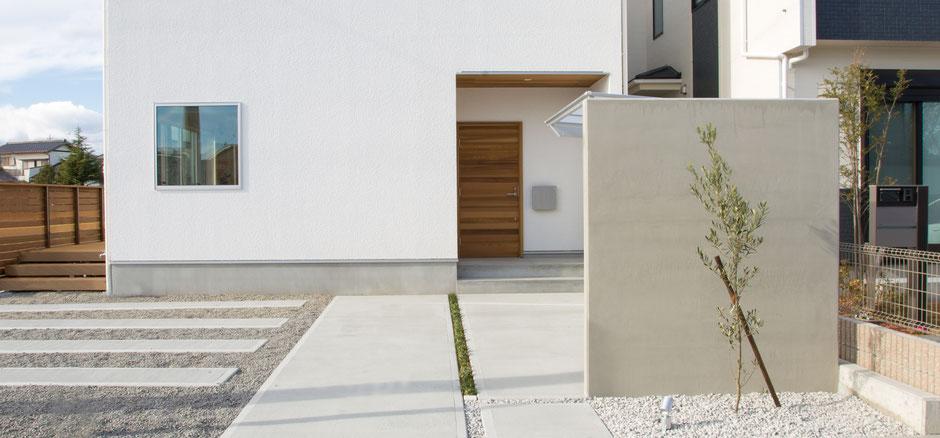 静岡のグリーンホーム、自由に使える外構用仕切り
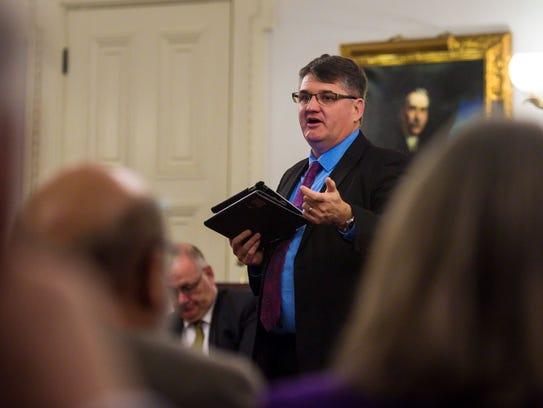 House Minority Leader Rep. Don Turner, R-Milton, addresses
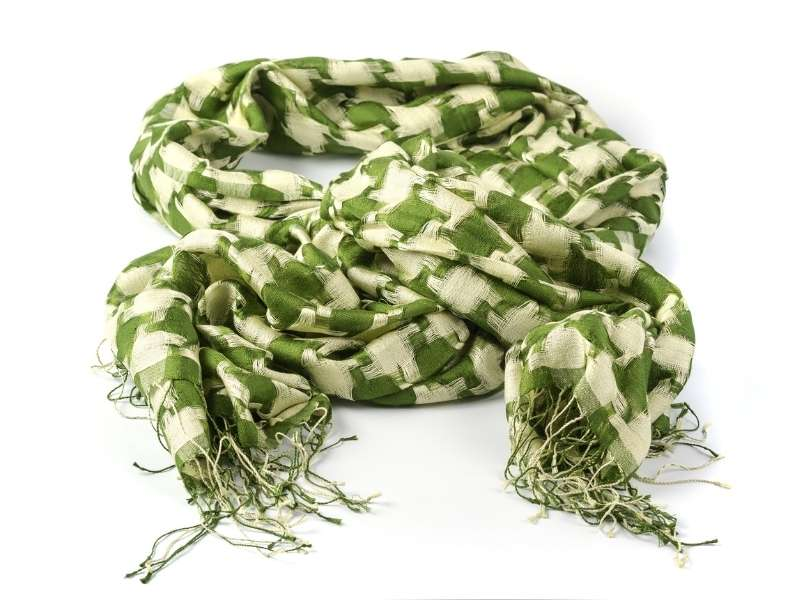 Stylish Ways to Wear Green Scarfs on St. Patty's Day - Chunky Scarf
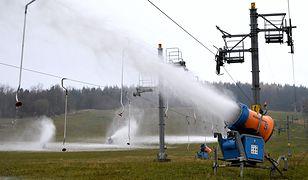 Sztuczne naśnieżanie stoku narciarskiego w Chyrowej w Beskidzie Niskim w miniony weekend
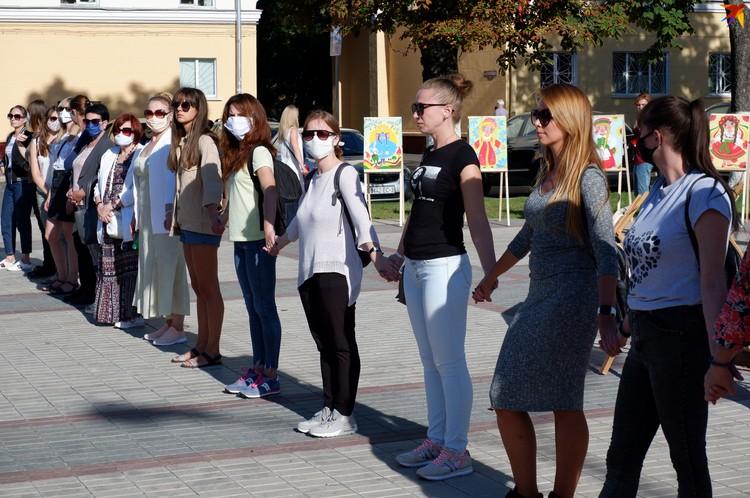 Девушки стояли молча, но их все равно предупреждали о несанкционированной акции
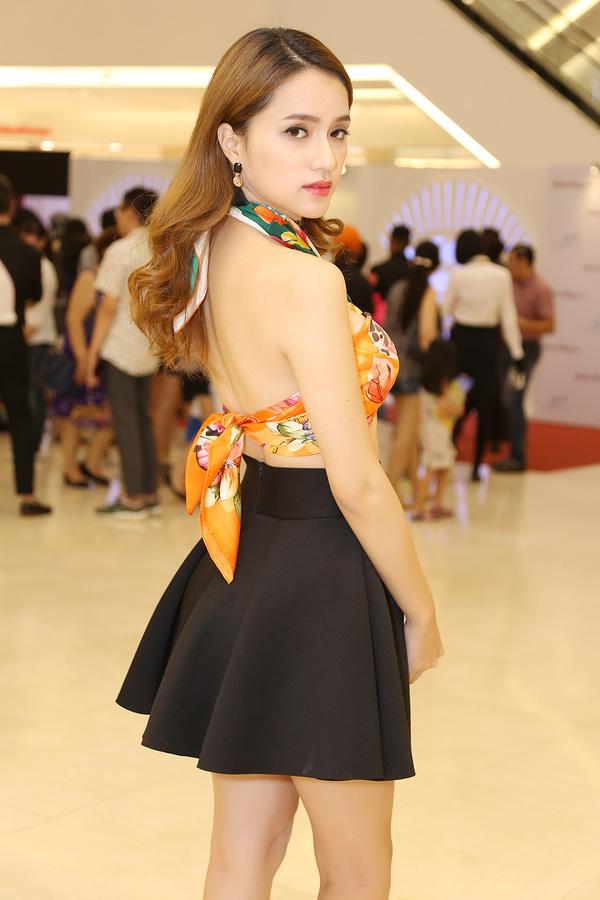 Phục sát đất tài biến khăn thành váy áo của sao Việt - Ảnh 6.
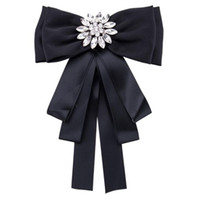 Women White Crystal Buckle Brooches Bar Invitation Ribbon Chair Covers Slider Sashes Bows Buckles Fashion Accessories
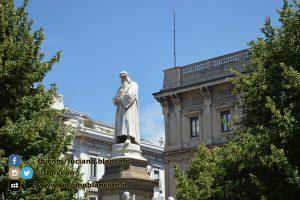 copy_1_Milano - monumento a Leonardo Da Vinci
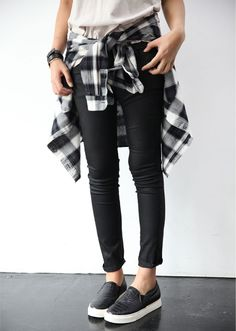 Easy layored , simple style, street fashion , layored ... I'm starting to get into plaid flannels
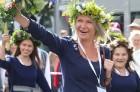 Dziesmu un deju svētku atklāšanas gājiens pulcē Rīgā visus Latvijas novadus (201-300) 26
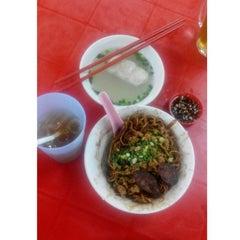 Photo taken at 三间庄猪肉丸粉 Pork Ball Noodle by happy.C on 8/22/2015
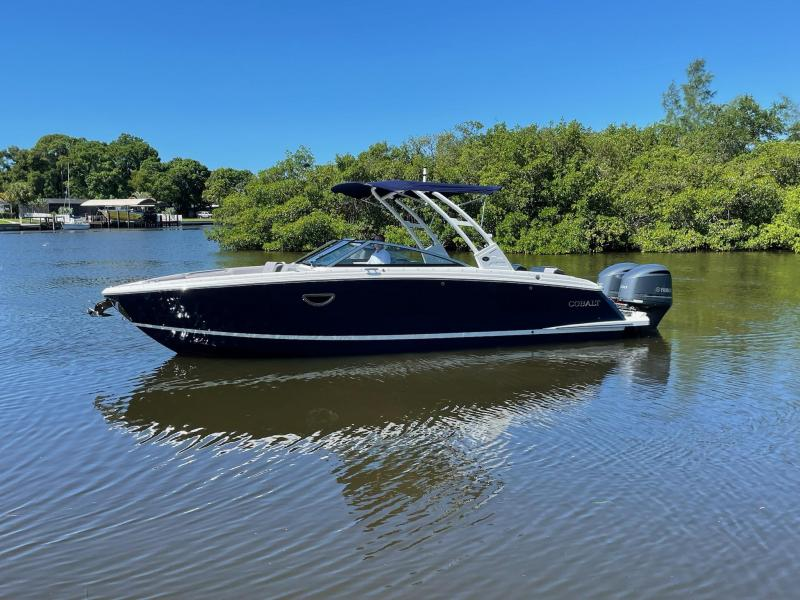 2021 Cobalt Boats R8 Outboard
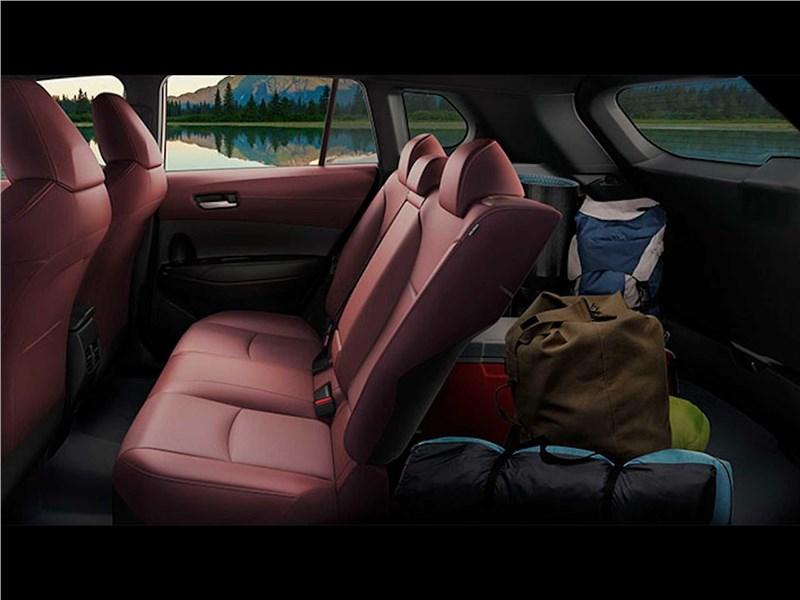Toyota Corolla Cross (2021) задний диван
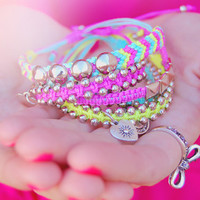 Neon friendship bracelets arm candy - Spring jewelry - Beaded bracelets, studded bracelets and heart charms - Pink, yellow, mint - Set of 5
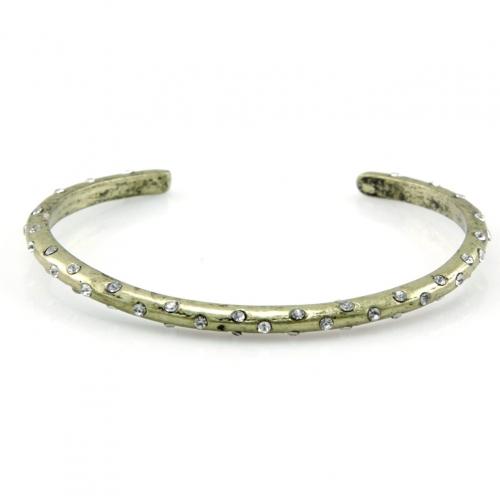 Wholesale L28C Studded metal cuff GB fashionunic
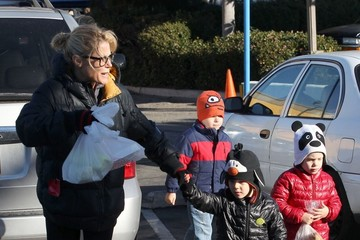 Oliver Phillips Julie Bowen Takes Her Kids To Farmers Market In Studio City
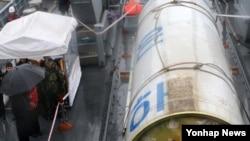 14일 인양된 북한 로켓 은하 3호의 1단 추진체로 추정되는 잔해. 해군 2함대가 인양한 로켓 잔해를 언론에 공개했다.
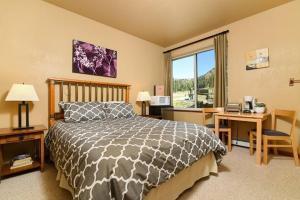 Sun Meadows 4-208A Condo - Apartment - Kirkwood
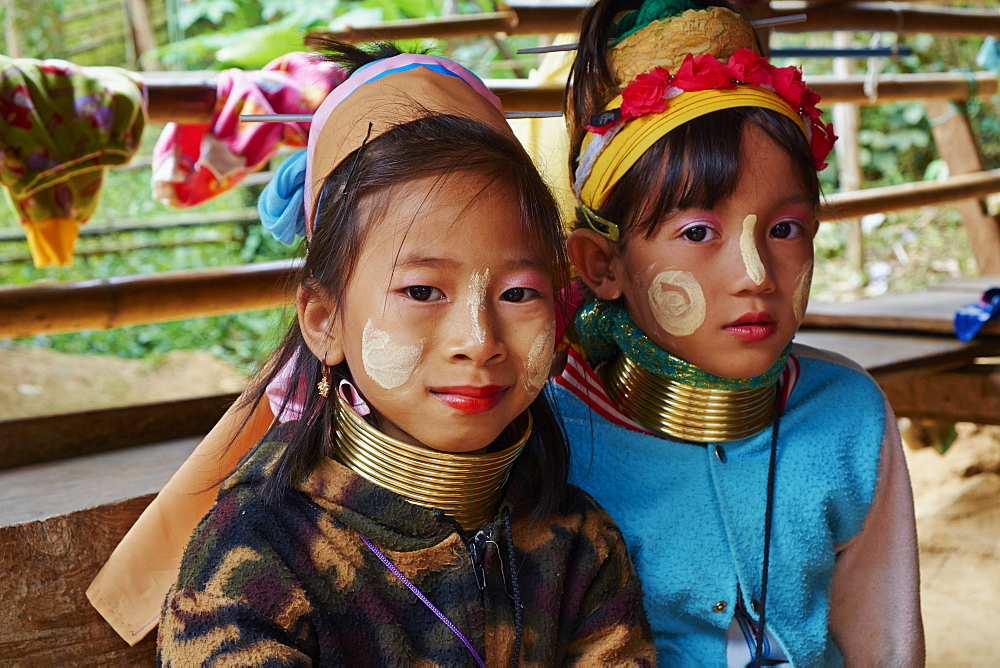 Long Neck girls (giraffe girls) (Padaung girls, Mae Hong Son, Thailand, Southeast Asia, Asia - 841-1554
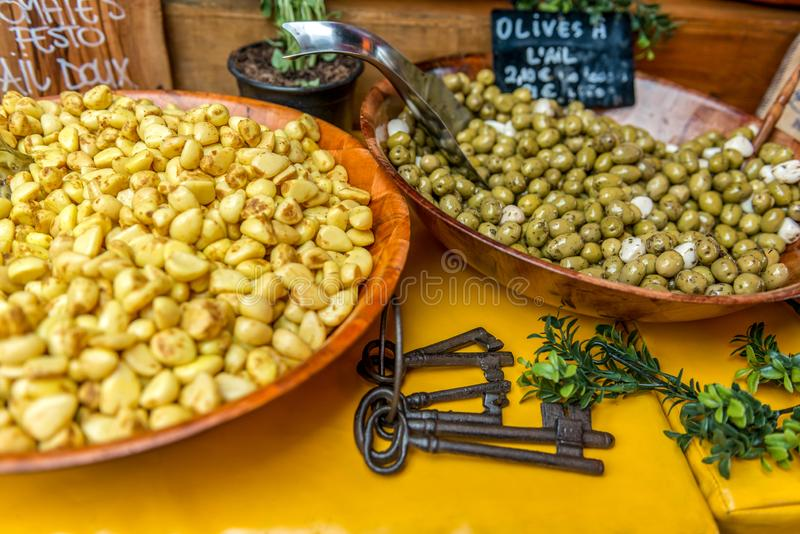 Griekse delicatessen, gemarineerde olijven en knoflook in olie stock foto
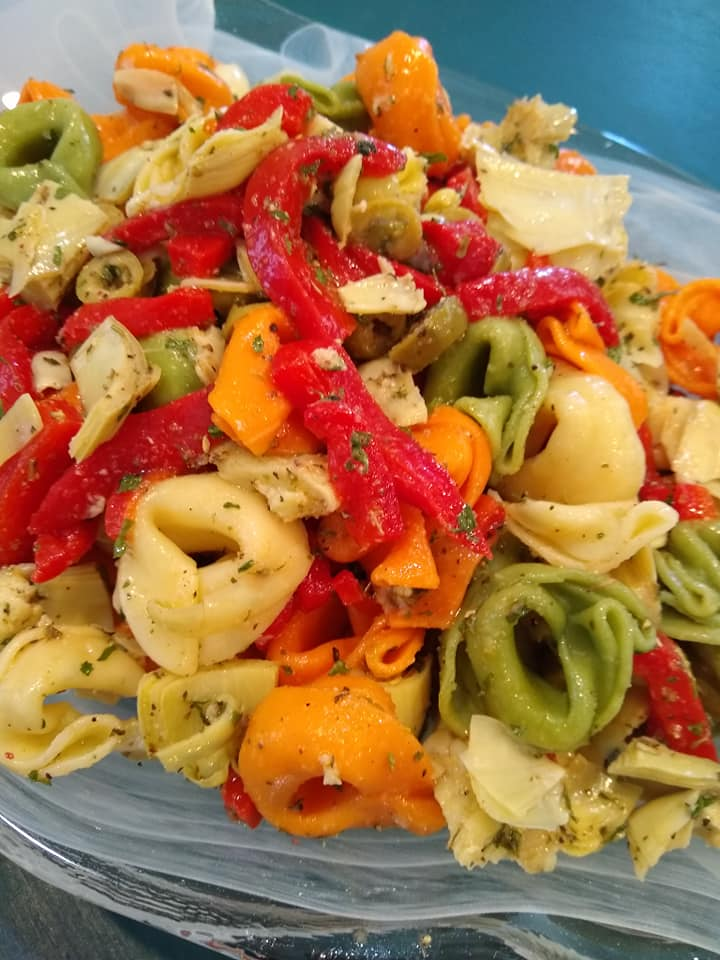 tortellini salad with peppers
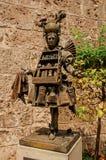 Sikt av bronsstatyn av doftsäljaren centret av Grasse Arkivbild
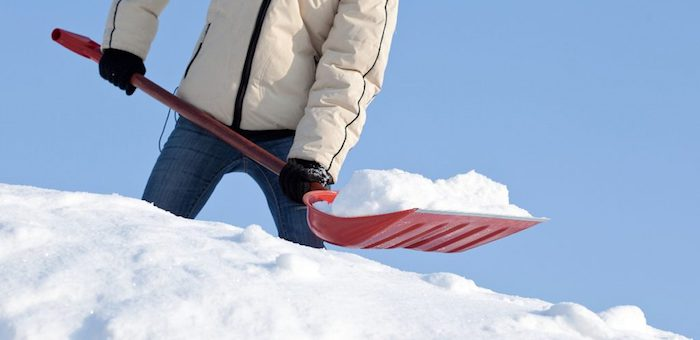 Молодежь и школьники помогают ветеранам убирать снег с крыш и дворов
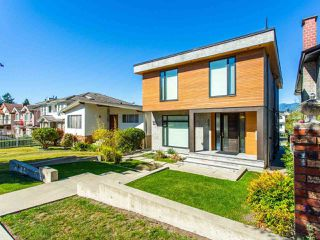 Photo 3: 627 E 28TH Avenue in Vancouver: Fraser VE House for sale (Vancouver East)  : MLS®# R2499085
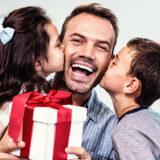 お父さんの誕生日プレゼントに人気のおすすめアイテム18選!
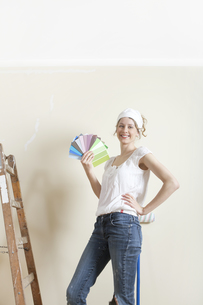 women looking for new wall colorの写真素材 [FYI00707690]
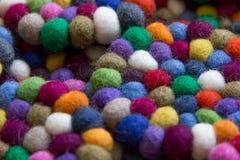 Färgrika bollar av ull som tillsammans binds för bakgrund Royaltyfria Bilder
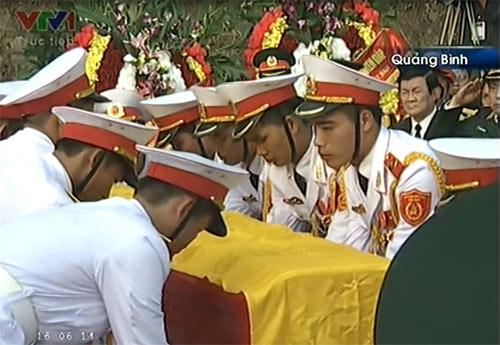 Toàn cảnh Lễ an táng Đại tướng Võ Nguyên Giáp - 16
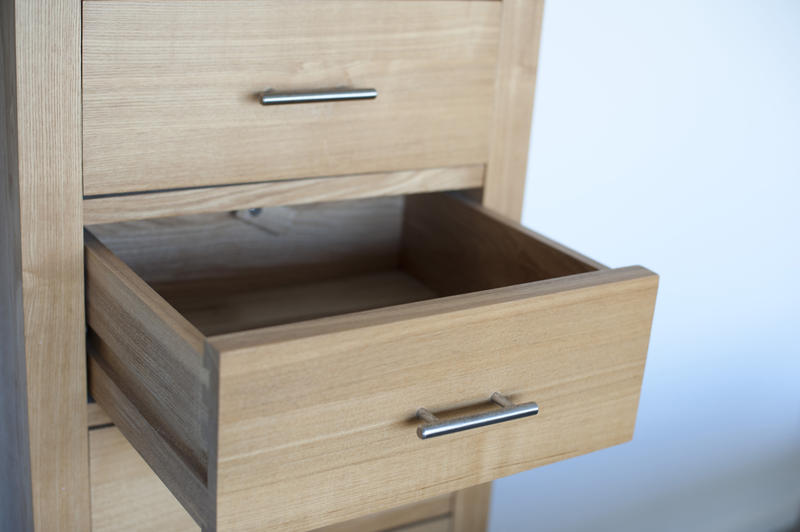 10640   Close up Open Empty Wooden Drawer Furniture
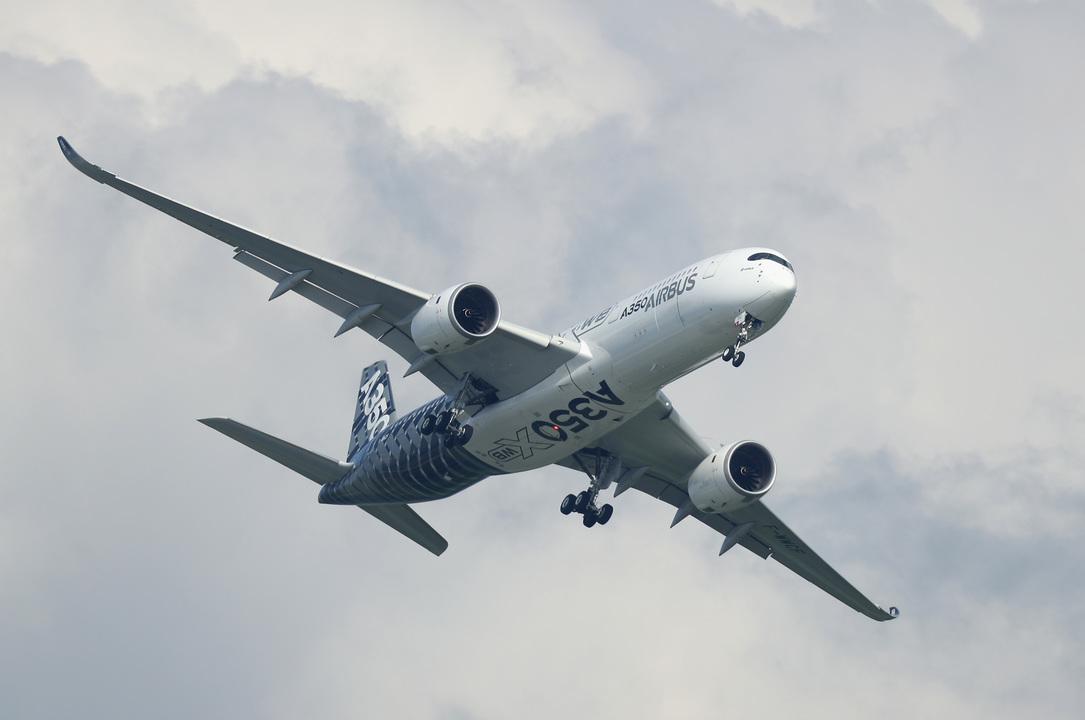 飛行中のエアバスA350 XWB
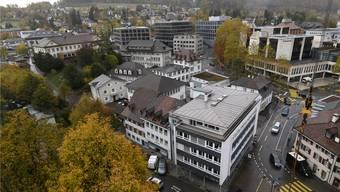 Das Lüdin-Areal umfasst den Häuserblock in der Bildmitte bis zu den Bäumen vor dem Gerichtsgebäude. Juri Junkov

§ **The problem**
In the material above, one part opens with the line containing "Oliver Phillips Julie" and closes with the line containing "tortellini salad with peppers". Write out that part exactly and skip its pictures.

§ **Task output**
 Oliver Phillips Julie Bowen Takes Her Kids To Farmers Market In Studio City
 14일 인양된 북한 로켓 은하 3호의 1단 추진체로 추정되는 잔해. 해군 2함대가 인양한 로켓 잔해를 언론에 공개했다.
 Sun Meadows 4-208A Condo - Apartment - Kirkwood
 Long Neck girls (giraffe girls) (Padaung girls, Mae Hong Son, Thailand, Southeast Asia, Asia - 841-1554
 Griekse delicatessen, gemarineerde olijven en knoflook in olie stock foto
 tortellini salad with peppers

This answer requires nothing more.